In Washington, James Clapper, the U.S. director of national intelligence, said that while there is no direct evidence of any terrorist involvement yet, it couldn't be excluded that the plane was brought down by Islamic State extremists in Sinai.

"It's unlikely, but I wouldn't rule it out," he told reporters in Washington.

Metrojet, the Russian carrier that operated the crashed jet, firmly denied that the crash could have been caused by either equipment failure or pilot error.

"The only possible explanation could be an external impact on the airplane," Metrojet's deputy director Alexander Smirnov told a news conference in Moscow.

When pressed for more details about the type of impact and what could have caused it, Smirnov insisted that he was not at liberty to discuss details because the investigation was ongoing. He also did not explain whether he meant something had hit the plane or that some external factor had caused the crash.

Asked if the plane could have been brought down by a terror attack, he said only that "anything was possible."

Russia's top aviation official, Alexander Neradko, chided the company for jumping the gun on the investigation.

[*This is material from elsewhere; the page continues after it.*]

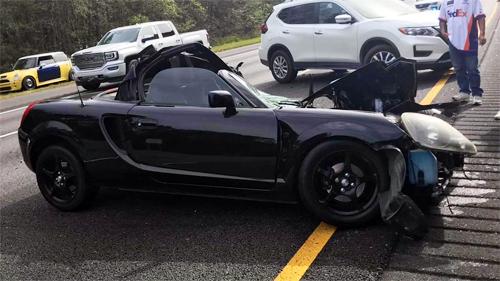 Ôtô thể thao gặp nạn móp nửa thân, tài xế thoát chết - 1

Neradko, speaking in televised comments from Egypt, decried Metrojet's comments as "premature and not based on any real facts." He said it would only be possible to draw firm conclusions about the crash after experts have studied the scattered fragments of the plane in Sinai and the content of its black boxes.

The Airbus A321-200 was flying at 31,000 feet over the Sinai Peninsula when it crashed just 23 minutes after taking off from the Egyptian Red Sea resort of Sharm el-Sheikh en route to St. Petersburg.

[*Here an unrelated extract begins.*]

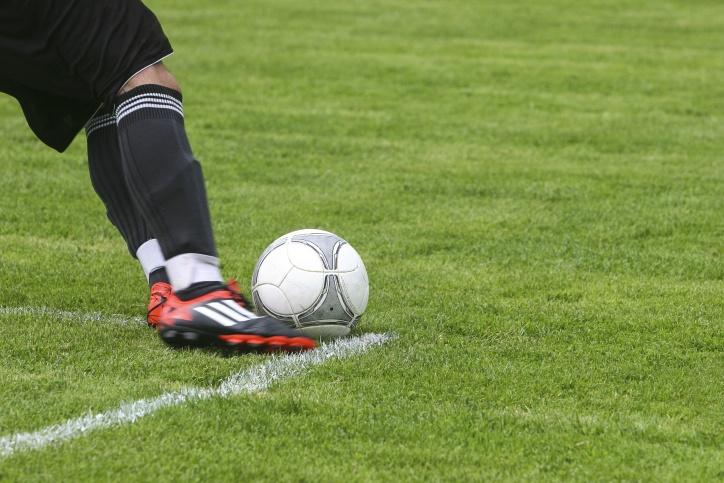 chaussures de sport, espadrilles, football, terrain de football, le sport, le cuir, les jambes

Smirnov described the A321-200 as a reliable aircraft that would not fall into a spin even if the pilots made a grave error because its automatic systems would correct crew mistakes.

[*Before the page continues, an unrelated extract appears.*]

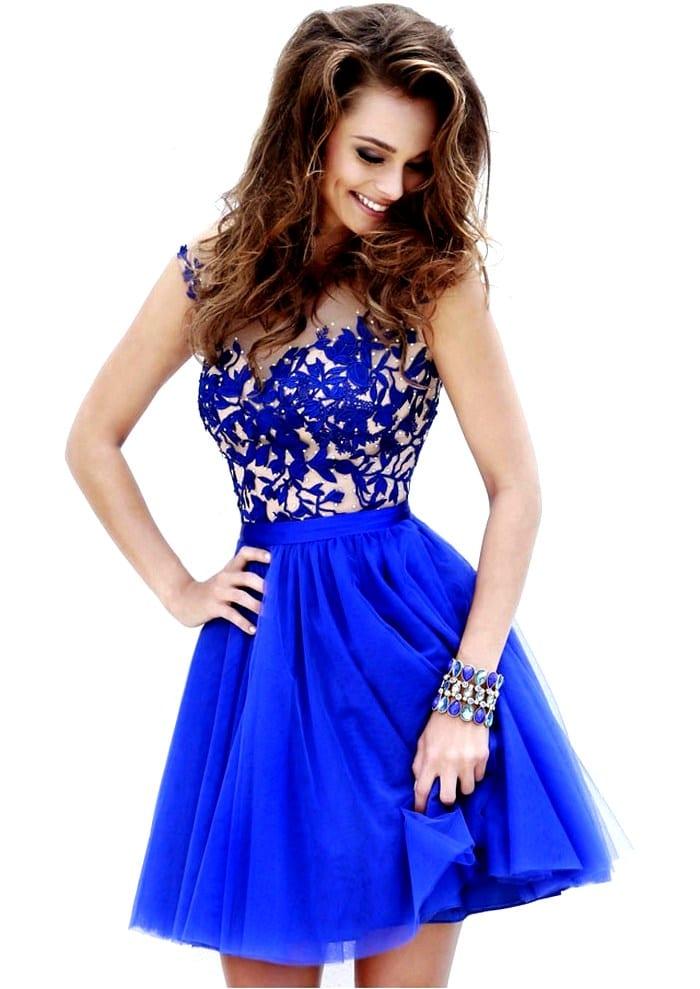 Платье синего цвета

Viktor Yung, another deputy director general of Metrojet, said the crew did not send a distress call and they did not contact traffic controllers before the crash.

Egyptian officials have offered conflicting accounts on whether or not the plane issued any distress calls.

Neradko said the large area over which the plane's debris were scattered indicated that it had broken up at high altitude, but he refrained from comment on any possible reason for the crash pending the probe.

The flight recorders will provide key information about the plane's flight parameters and the operation of its key systems.

Experts say that planes could break up in midair usually because of one of three factors: a catastrophic weather event, a midair collision or an external threat, such as a bomb or a missile.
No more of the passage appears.